Chris Beauchamp, chief market analyst at IG, said: “A dismal end to the week became even more dismal thanks to Eric Rosengren, who said that the Fed risks creating more problems in waiting to raise rates.
The theme of this week, at least where US dollar traders (and many more investors) are concerned, is that a September move from the FOCM is all but impossible, while a December move is becoming more unlikely too.
Following the ECB’s policy announcement on Thursday, when the central bank said it hadn’t discussed further quantitative easing, Beauchamp believes it is becoming “worryingly clear” that central banks might be stepping away from loose monetary policy.
Rosengren’s comments were echoed by Dallas Fed President Robert Kaplan who said on Friday the case for a rate hike has improved in the last few months.
In contrast, the usually dovish Fed Governor Daniel Tarullo on Friday told CNBC he wants to see more evidence of sustained inflation before raising rates, although he said he wouldn’t rule out a hike this year.
The market is now looking ahead to a speech on Monday by the Fed’s Lael Brainard, a leading dove.
Fed officials are lining up to speak before the September policy meeting blackout on Tuesday, which means policymakers are unable to comment until the interest rate decision. The Fed meets on 20-21 September.

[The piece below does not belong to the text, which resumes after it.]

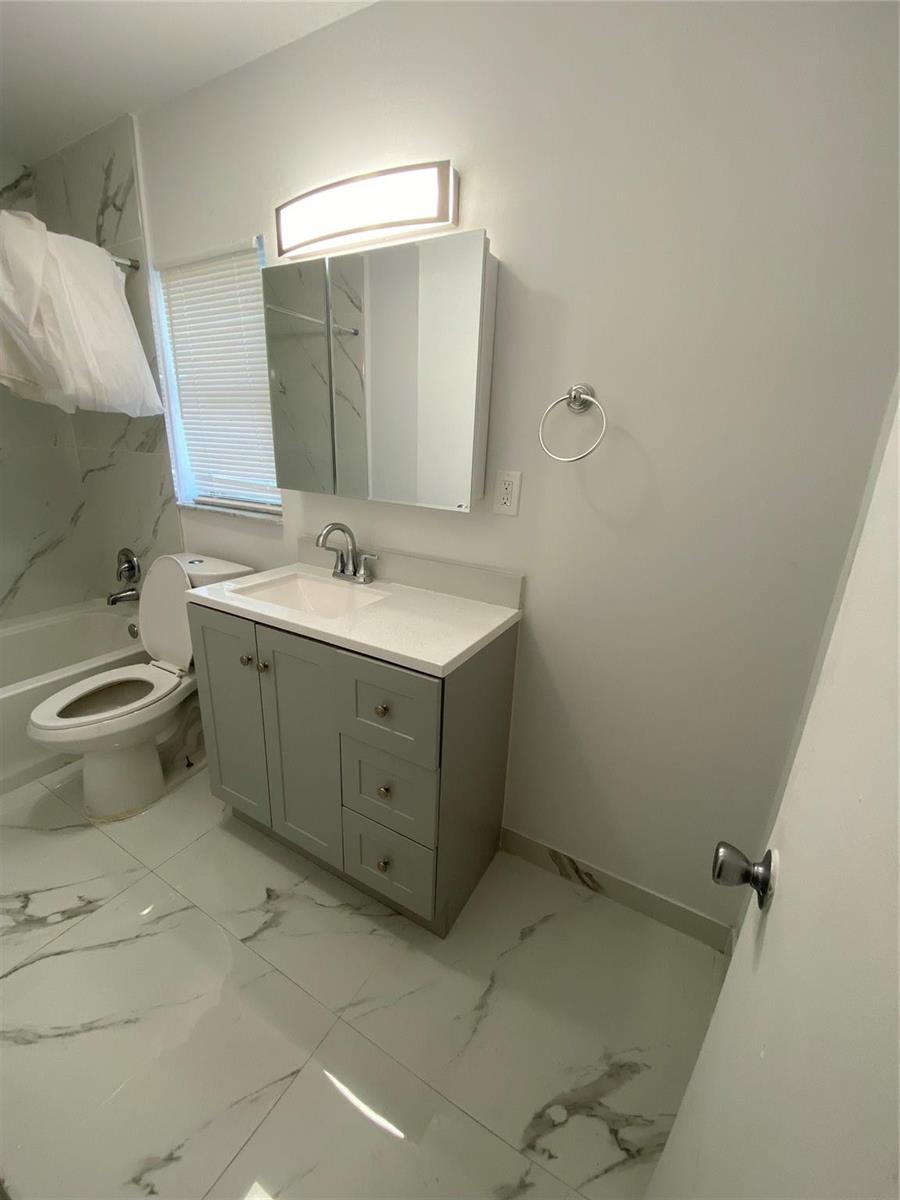 Ver detalles / 0 2760 sq. ft. $ 2026-06-21 0 foto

Elsewhere, Chinese inflation figures were also in focus, as consumer price inflation rose 1.3% in August from a year earlier, down from July’s 1.8% and marking the lowest level since October 2015. It was also weaker than the 1.7% jump expected by economists.
The UK’s deficit in trade in goods narrowed to £4.5bn in July from £5.5bn in June as exports rose, the Office for National Statistics revealed in its first trade data since the Brexit vote. Economists had expected a deficit of £4.2bn.
The exports of goods and services rose 1.9% in July from a month ago, supported by a weaker pound after the UK voted to leave the European Union. Imports dropped 0.5%.
While the pound has recently firmed from its post Brexit vote lows, it is still at an extremely competitive level and is likely to remain so for an extended period. Indeed, we believe that the pound could well soften further if current UK economic resilience falters over the coming months as analysts suspect it will.
Separately, the ONS revealed UK construction output rose 1.5% year-on-year in July, surprising analysts who had expected a 3.4% fall and following a 0.7% drop in June.
Meanwhile, a Bank of England survey showed the proportion of Britons who believe the central bank will raise interest rates over the next year has plunged to a record low. It follows the BoE’s decision in August to cut interest rates to a record low of 0.25% after the Brexit vote in June.
In the Eurozone, data showed Germany’s trade surplus declined to €19.4bn in July from a revised €21.4bn in June. Economists had been expecting a surplus of €22bn.
Exports fell 2.6% on the month, which was the worst decline in almost a year and missed expectations of a 0.3% increase. Imports declined 0.7% on the month, missing forecasts of a 0.8% jump.
Oil prices retreated on Friday after surging in the previous session when data from the US Energy Information Administration showed crude inventories fell by 14.5m barrels in the week ended 2 September. Analysts had been expecting a gain of 225,000 barrels.